⟨

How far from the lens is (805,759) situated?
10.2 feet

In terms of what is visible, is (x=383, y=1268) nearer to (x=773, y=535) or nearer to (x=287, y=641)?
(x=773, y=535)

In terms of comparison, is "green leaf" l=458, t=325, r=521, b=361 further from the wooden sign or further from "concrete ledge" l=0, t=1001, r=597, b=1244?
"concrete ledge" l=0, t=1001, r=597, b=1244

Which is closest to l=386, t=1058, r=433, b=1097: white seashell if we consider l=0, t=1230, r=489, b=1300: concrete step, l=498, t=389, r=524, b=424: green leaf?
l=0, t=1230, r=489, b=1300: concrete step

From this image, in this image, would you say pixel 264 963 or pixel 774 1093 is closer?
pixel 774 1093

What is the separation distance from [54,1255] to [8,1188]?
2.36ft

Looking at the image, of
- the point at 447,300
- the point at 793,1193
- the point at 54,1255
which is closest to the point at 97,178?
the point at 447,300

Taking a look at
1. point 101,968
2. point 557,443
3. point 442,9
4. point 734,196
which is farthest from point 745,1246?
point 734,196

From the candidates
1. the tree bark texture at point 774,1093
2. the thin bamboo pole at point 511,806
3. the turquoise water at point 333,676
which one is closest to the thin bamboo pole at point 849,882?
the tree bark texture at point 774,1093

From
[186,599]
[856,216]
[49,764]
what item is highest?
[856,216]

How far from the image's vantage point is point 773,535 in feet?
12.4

⟩
⟨

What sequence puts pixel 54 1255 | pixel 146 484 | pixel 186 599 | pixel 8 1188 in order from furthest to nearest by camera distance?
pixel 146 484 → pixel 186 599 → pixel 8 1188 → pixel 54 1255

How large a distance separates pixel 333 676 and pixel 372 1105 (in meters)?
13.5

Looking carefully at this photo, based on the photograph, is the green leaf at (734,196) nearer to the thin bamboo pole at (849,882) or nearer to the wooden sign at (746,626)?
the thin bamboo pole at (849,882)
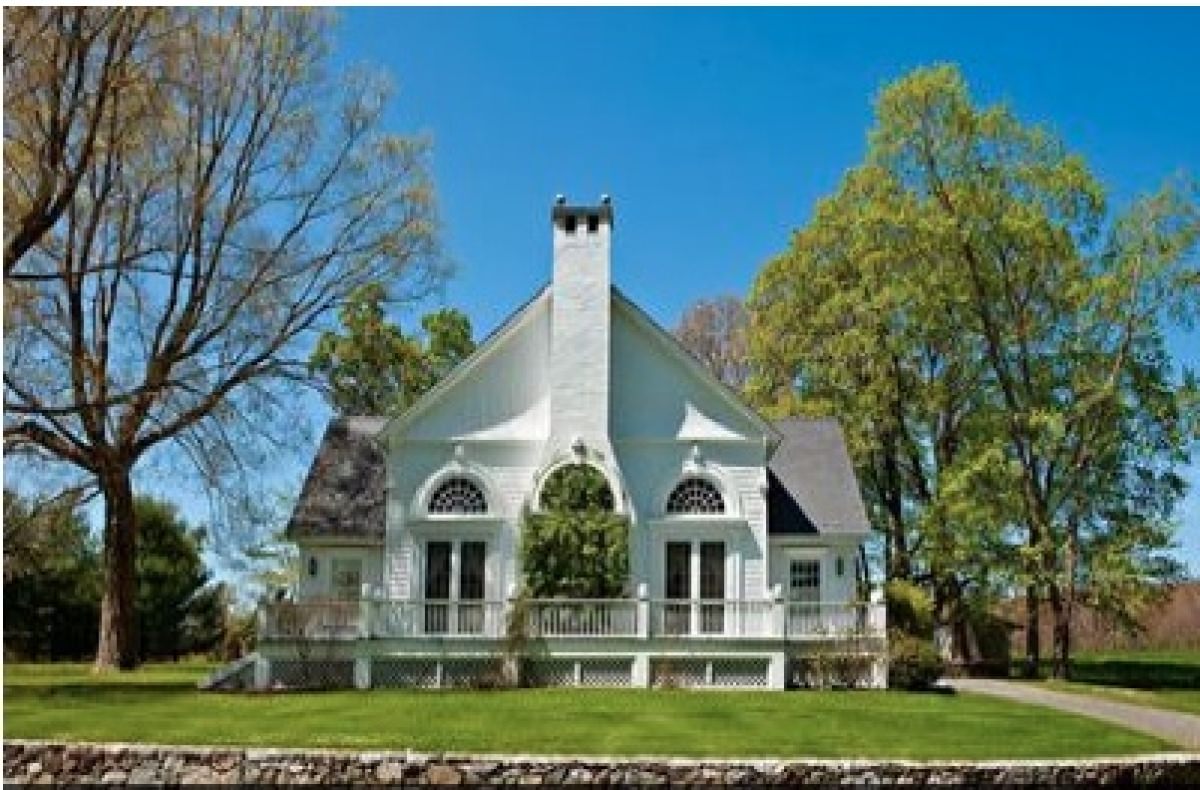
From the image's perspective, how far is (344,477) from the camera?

⟩
⟨

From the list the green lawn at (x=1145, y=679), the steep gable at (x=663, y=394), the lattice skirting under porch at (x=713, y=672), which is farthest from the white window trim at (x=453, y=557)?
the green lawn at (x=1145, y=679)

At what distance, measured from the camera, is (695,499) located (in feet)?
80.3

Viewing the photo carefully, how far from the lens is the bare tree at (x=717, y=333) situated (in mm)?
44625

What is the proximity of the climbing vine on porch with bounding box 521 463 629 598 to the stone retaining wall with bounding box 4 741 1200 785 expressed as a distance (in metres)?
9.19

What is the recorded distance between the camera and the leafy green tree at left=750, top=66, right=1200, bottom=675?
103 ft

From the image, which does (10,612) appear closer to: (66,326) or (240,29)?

⟩

Print the listing lines that begin at the line containing "Viewing the photo" and end with the line containing "From the image, which", with both of those lines included, reproducing each one without any change.

_THE RESULT_
Viewing the photo carefully, how far from the lens is the bare tree at (x=717, y=333) situated (in mm)?
44625

What is the proximity of the climbing vine on porch with bounding box 521 463 629 598 to the stone retaining wall with bounding box 4 741 1200 785 expressed as a distance (in metres)?
9.19

What is the recorded distance between the camera and the leafy green tree at left=750, top=66, right=1200, bottom=675?
103 ft

From the image, which does (10,612) appear closer to: (66,326) or (240,29)?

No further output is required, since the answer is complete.